[Dataset excerpt]
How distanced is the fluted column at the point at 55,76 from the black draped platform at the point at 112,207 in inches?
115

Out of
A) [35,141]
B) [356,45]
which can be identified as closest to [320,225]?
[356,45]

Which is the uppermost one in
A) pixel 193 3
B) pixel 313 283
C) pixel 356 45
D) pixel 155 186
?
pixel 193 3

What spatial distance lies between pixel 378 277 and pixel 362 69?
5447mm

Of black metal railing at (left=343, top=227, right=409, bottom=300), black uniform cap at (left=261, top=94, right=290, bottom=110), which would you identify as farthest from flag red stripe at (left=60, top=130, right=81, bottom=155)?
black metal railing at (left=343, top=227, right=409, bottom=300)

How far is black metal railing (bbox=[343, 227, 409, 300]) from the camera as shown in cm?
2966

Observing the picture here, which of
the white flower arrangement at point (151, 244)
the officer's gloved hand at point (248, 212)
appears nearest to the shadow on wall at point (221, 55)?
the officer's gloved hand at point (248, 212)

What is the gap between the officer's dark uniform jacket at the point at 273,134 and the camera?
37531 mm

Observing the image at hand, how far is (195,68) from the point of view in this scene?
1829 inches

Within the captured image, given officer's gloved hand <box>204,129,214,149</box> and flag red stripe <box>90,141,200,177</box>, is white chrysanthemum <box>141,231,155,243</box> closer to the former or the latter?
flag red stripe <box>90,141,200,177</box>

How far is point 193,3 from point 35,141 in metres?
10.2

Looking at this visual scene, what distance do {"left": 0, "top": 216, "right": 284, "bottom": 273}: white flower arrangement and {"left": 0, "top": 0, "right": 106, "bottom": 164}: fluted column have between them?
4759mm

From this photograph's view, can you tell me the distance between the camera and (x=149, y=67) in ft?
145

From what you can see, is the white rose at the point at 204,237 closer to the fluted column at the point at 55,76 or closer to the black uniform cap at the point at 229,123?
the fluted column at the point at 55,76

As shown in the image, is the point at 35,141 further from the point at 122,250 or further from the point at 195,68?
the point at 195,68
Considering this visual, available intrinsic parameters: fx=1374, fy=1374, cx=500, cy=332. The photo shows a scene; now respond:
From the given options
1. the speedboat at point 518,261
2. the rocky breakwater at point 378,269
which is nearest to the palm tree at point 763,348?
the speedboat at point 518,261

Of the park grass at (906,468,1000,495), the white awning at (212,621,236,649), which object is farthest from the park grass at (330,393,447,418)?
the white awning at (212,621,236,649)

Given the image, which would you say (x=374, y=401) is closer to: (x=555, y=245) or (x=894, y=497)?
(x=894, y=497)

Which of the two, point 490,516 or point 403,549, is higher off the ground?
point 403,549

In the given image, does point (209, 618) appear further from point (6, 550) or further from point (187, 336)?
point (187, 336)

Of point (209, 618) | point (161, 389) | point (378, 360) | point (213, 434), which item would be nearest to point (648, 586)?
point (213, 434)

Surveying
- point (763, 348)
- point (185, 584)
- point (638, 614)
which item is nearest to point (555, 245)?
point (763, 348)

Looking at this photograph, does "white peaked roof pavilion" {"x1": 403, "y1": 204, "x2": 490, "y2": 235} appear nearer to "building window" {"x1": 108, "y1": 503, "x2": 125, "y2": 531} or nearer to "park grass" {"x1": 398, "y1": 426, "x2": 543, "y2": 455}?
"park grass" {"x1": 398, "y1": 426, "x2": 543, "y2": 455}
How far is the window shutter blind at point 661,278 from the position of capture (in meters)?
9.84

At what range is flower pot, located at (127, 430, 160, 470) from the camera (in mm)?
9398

▶ _What is asked_
Repeat the material above in full, exactly as it stands.

▶ _Solved problem_
How distanced is the fluted column at the point at 55,76 from the black draped platform at the point at 112,207 in inches?
115

Out of
A) [35,141]
B) [356,45]
which can be identified as closest to [320,225]?
[356,45]

Which is the uppermost one in
A) pixel 193 3
B) pixel 313 283
C) pixel 356 45
D) pixel 155 186
?
pixel 193 3

What spatial distance lies between pixel 378 277 and pixel 362 69?
5447mm

Of black metal railing at (left=343, top=227, right=409, bottom=300), black uniform cap at (left=261, top=94, right=290, bottom=110), which would you identify as farthest from flag red stripe at (left=60, top=130, right=81, bottom=155)?
black metal railing at (left=343, top=227, right=409, bottom=300)

How far is black metal railing (bbox=[343, 227, 409, 300]) from the camera as shown in cm?
2966

Observing the picture here, which of
the white flower arrangement at point (151, 244)
the officer's gloved hand at point (248, 212)
appears nearest to the shadow on wall at point (221, 55)?
the officer's gloved hand at point (248, 212)

What is the gap between the officer's dark uniform jacket at the point at 273,134 and the camera?
37531 mm

Observing the image at hand, how far is (195,68) from the point of view in this scene?
1829 inches

Within the captured image, given officer's gloved hand <box>204,129,214,149</box> and flag red stripe <box>90,141,200,177</box>, is white chrysanthemum <box>141,231,155,243</box> closer to the former or the latter?
flag red stripe <box>90,141,200,177</box>

How far is point 193,3 from point 35,141 in metres?
10.2

Looking at this visual scene, what distance do {"left": 0, "top": 216, "right": 284, "bottom": 273}: white flower arrangement and {"left": 0, "top": 0, "right": 106, "bottom": 164}: fluted column have between them?
4759mm

From this photograph's view, can you tell me the distance between the camera and (x=149, y=67) in ft?
145

From what you can see, is the white rose at the point at 204,237 closer to the fluted column at the point at 55,76 or closer to the black uniform cap at the point at 229,123?
the fluted column at the point at 55,76

As shown in the image, is the point at 35,141 further from the point at 122,250 or further from the point at 195,68?
the point at 195,68
Considering this visual, available intrinsic parameters: fx=1374, fy=1374, cx=500, cy=332. The photo shows a scene; now respond:
From the given options
1. the speedboat at point 518,261
2. the rocky breakwater at point 378,269
which is nearest to the palm tree at point 763,348?
the speedboat at point 518,261

Of the park grass at (906,468,1000,495), the white awning at (212,621,236,649), which object is farthest from the park grass at (330,393,447,418)?
the white awning at (212,621,236,649)

Given the image, which would you say (x=374, y=401) is closer to: (x=555, y=245) or (x=894, y=497)?
(x=894, y=497)

Which of the two, point 490,516 or point 403,549, is higher off the ground?
point 403,549

In the given image, does point (209, 618) appear further from point (6, 550) or further from point (187, 336)?
point (187, 336)

Of point (209, 618) | point (161, 389) | point (378, 360) | point (213, 434), which item would be nearest to point (648, 586)?
point (213, 434)

Surveying
- point (763, 348)
- point (185, 584)
- point (638, 614)
which item is nearest to point (555, 245)?
point (763, 348)

Looking at this photograph, does "white peaked roof pavilion" {"x1": 403, "y1": 204, "x2": 490, "y2": 235} appear nearer to "building window" {"x1": 108, "y1": 503, "x2": 125, "y2": 531} or nearer to "park grass" {"x1": 398, "y1": 426, "x2": 543, "y2": 455}?
"park grass" {"x1": 398, "y1": 426, "x2": 543, "y2": 455}
How far is the window shutter blind at point 661,278 from the position of capture (in meters)?
9.84

At what range is flower pot, located at (127, 430, 160, 470) from the camera (in mm)?
9398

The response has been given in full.